▶ [Texte de l'exercice]:
========================

Yolande Gigon-Häusler (avec le tréma sur le a, elle insiste) vient de fêter ses 90 ans. Pour elle, une chose est sûre, elle passera la fin de ses jours dans la petite maison de Porrentruy, bâtie avec son mari au début des années soixante. «Cet endroit représente tout pour moi. C’est ma vie! Tant que je le pourrai, je resterai ici. Et je mourrai ici aussi!»

Dotée d’un caractère bien trempé, d’un solide sens de l’humour et d’un bon sens terrien indéniable, Yolande Gigon a toutefois pris soin de couvrir ses arrières. «Bon, j’ai quand même réservé une place aux Planchettes, juste à côté. Comme on ne sait jamais avec la santé et que je n’ai pas envie de devoir aller à Delémont, j’ai pris les devants. Moi, j’ai été opérée à cœur ouvert il y a quelques années donc je pense que je n’aurai pas besoin de cette place. Mais, au pire, c’est là que j’irai.»

Indépendante, Yolande vit aujourd’hui «une vie de rêve» à son domicile. «Je peux encore aller faire mes commissions, je vais gratter régulièrement dans mon jardin, je tricote, je bricole et je connais tous mes voisins… c’est le paradis ici. J’ai juste une dame qui vient faire mon ménage tous les quinze jours. Mais sinon, je me débrouille toute seule.»

Mobilisables 7 jours sur 7, 24 heures sur 24

Bien qu’il ne soit pas unique en son genre, l’exemple de Yolande n’est pas non plus la norme aujourd’hui dans le district. Nombreuses sont en effet les personnes âgées qui ont besoin d’un petit coup de main au quotidien, une aide sans laquelle il leur serait impossible de rester chez elles. Et c’est là que des institutions comme la Fondation pour l’aide et les soins à domicile (FASD), les infirmières indépendantes ou d’autres organismes privés interviennent.

========================

▶ [Enregistrements présentés]:
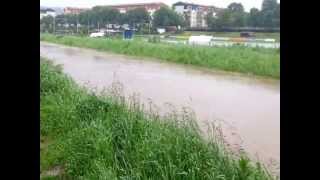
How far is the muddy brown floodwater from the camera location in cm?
418

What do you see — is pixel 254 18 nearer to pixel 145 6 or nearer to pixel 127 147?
pixel 145 6

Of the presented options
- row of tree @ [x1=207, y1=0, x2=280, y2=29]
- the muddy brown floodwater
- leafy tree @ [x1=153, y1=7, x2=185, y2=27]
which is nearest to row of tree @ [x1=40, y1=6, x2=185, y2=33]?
leafy tree @ [x1=153, y1=7, x2=185, y2=27]

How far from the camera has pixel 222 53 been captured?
23.8 feet

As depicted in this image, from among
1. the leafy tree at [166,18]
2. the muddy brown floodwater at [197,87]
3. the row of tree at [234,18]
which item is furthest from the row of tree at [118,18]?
the muddy brown floodwater at [197,87]

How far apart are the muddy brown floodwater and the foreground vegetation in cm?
63

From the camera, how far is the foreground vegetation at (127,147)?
7.79ft

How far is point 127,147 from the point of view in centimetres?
289

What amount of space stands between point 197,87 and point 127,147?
12.3ft

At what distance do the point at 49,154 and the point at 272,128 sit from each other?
212cm

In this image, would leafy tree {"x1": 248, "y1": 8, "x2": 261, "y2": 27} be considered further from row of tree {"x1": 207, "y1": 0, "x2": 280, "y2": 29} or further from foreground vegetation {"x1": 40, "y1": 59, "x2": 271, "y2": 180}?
foreground vegetation {"x1": 40, "y1": 59, "x2": 271, "y2": 180}

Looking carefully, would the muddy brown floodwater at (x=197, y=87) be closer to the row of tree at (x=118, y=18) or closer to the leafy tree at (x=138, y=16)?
the row of tree at (x=118, y=18)
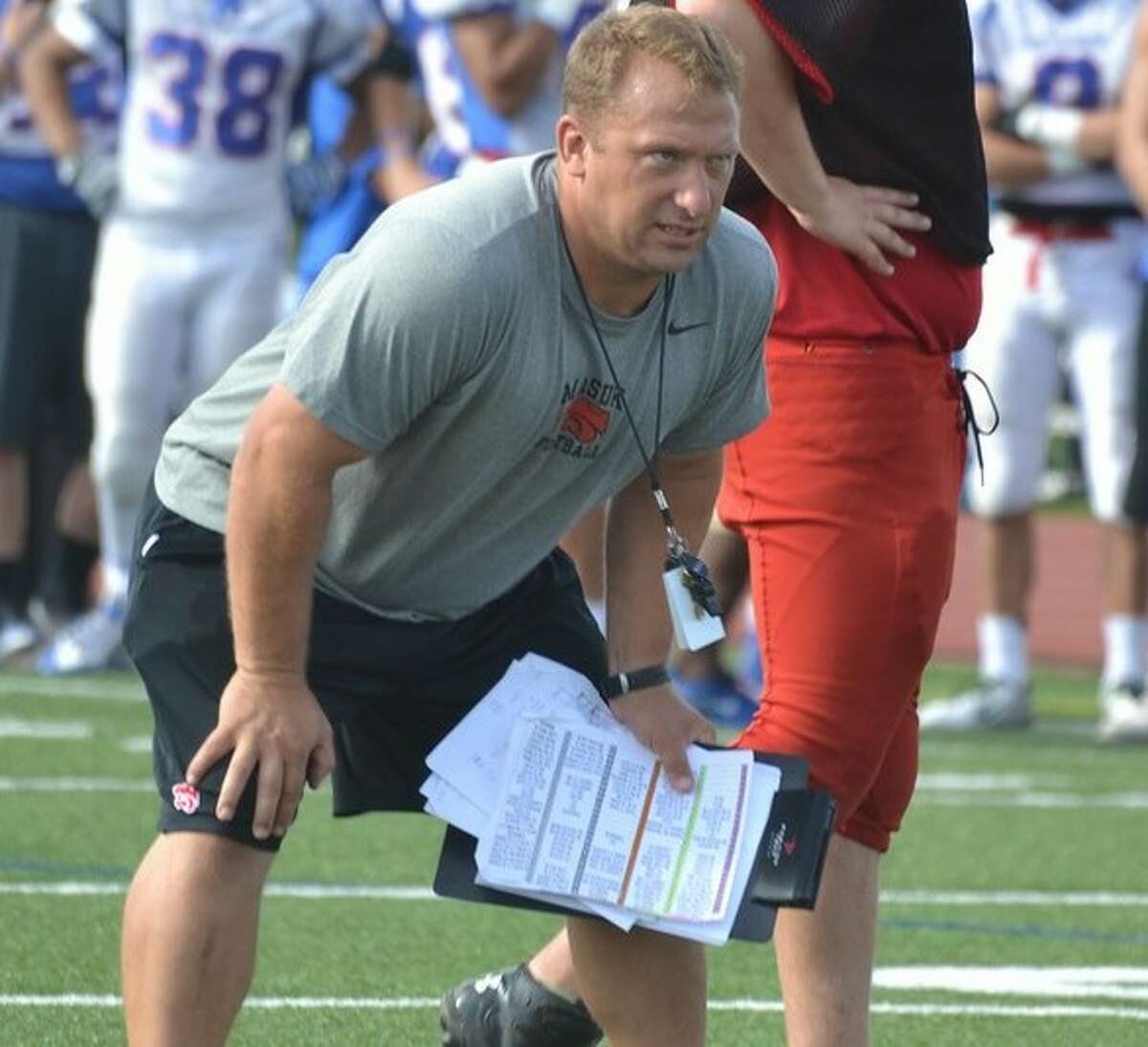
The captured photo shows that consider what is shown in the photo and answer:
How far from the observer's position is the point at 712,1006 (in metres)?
5.41

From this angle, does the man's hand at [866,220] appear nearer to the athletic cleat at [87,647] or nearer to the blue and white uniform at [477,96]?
the blue and white uniform at [477,96]

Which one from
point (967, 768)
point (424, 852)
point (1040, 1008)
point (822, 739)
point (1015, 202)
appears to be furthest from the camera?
point (1015, 202)

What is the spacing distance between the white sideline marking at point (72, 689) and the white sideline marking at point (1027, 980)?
3.84m

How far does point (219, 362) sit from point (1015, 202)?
2.50 metres

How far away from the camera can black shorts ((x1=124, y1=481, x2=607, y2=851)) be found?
411cm

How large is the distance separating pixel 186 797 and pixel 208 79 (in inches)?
241

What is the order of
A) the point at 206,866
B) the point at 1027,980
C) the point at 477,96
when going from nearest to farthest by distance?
the point at 206,866 → the point at 1027,980 → the point at 477,96

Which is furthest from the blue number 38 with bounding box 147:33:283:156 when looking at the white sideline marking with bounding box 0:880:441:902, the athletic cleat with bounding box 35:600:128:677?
the white sideline marking with bounding box 0:880:441:902

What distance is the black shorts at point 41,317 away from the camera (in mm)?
10219

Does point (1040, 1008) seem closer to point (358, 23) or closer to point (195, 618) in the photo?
point (195, 618)

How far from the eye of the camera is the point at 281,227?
10.3 metres

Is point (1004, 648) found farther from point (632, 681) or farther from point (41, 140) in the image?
point (632, 681)

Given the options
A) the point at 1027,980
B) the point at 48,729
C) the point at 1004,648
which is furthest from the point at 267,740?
the point at 1004,648

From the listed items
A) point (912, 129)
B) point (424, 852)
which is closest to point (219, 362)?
point (424, 852)
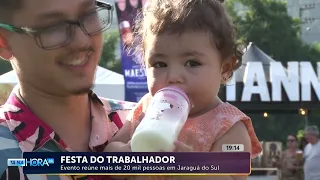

========================

▶ [Travail demandé]:
1 – Recopiez tout ce qui va de «Bien qu’il ne» jusqu'à «organismes privés interviennent.» dans l'article sur Yolande Gigon-Häusler, en remplaçant «district» par «canton».
2 – D'après l'article sur Yolande Gigon-Häusler, quel âge vient-elle de fêter ?
3 – Rédigez la suite de l'article sur Yolande Gigon-Häusler à partir de sa dernière phrase.
Les enregistrements n'ont aucun lien avec l'article.

▶ [Réponses par tâche]:
1 –
Bien qu’il ne soit pas unique en son genre, l’exemple de Yolande n’est pas non plus la norme aujourd’hui dans le canton. Nombreuses sont en effet les personnes âgées qui ont besoin d’un petit coup de main au quotidien, une aide sans laquelle il leur serait impossible de rester chez elles. Et c’est là que des institutions comme la Fondation pour l’aide et les soins à domicile (FASD), les infirmières indépendantes ou d’autres organismes privés interviennent.

2 – Elle vient de fêter ses 90 ans.

3 –
«Très souvent, on voit les soins à domicile comme une aide médicalisée. C’est une réalité, mais ce n’est pas le seul domaine dans lequel nos équipes sont compétentes, note Nicolas Froté, directeur adjoint et responsable des soins à la FASD. Au total, rien qu’en Ajoie, nous avons 190 collaboratrices et collaborateurs qui sont mobilisables 7 jours sur 7 et 24 heures sur 24 pour remplir ces missions d’aide et d’accompagnement.»

Inscrite dans une volonté politique forte, cette aide à domicile est aussi diverse que variée. Organisation de la vie quotidienne, ménage, lessive, cuisine, achats de nourriture et préparation des repas font ainsi partie du pensum des collaborateurs de la fondation. Tout comme le suivi médicalisé et, dans certains cas, l’accompagnement de personnes en fin de vie.

«Certaines situations sont parfois très difficiles à appréhender pour les soignants.»

«Là encore, contrairement à ce que l’on peut penser, les personnes âgées ne sont pas les seules à être concernées par ces prestations, même si elles sont majoritaires. Nos équipes suivent également à domicile des personnes souffrant de handicap ou de maladies incurables, et ce quel que soit leur âge», précise Nicolas Froté. Des situations parfois lourdes, mais qu’il faut apprendre à gérer avec légèreté, et bienveillance.

«C’est un peu banal à dire mais la mort fait partie de la vie. Et pour les proches, qui souvent ont joué un rôle fondamental dans le maintien à domicile des personnes en fin de vie, c’est particulièrement dur de voir partir un frère, une mère, un père, un ami. Nous sommes là pour les écouter, pour les épauler dans cette épreuve. Cela passe par l’écoute, par le choix des mots, par une simple présence réconfortante», explique Caroline Chapuis avant de poursuivre: «Certaines situations sont parfois très difficiles à appréhender pour les soignants. Je pense notamment aux jeunes parents en fin de vie. Dans de pareils moments, il faut prendre sur soi, ne pas se laisser emporter par l’émotion, l’injustice ou la colère. Mais je ne vous cache pas que ce n’est pas toujours simple.»

En attendant une fin qui, pour elle comme pour tout le monde, sera un jour inévitable, Yolande Gigon-Häusler continue de profiter de ses moments à la maison et de distiller ses phrases malicieuses: «Je vous l’ai dit, je suis bien ici et je n’en bougerai pas. Et vous savez, ma maman a vécu jusqu’à 104 ans, donc, je pense que j’ai encore quelques belles années devant moi.»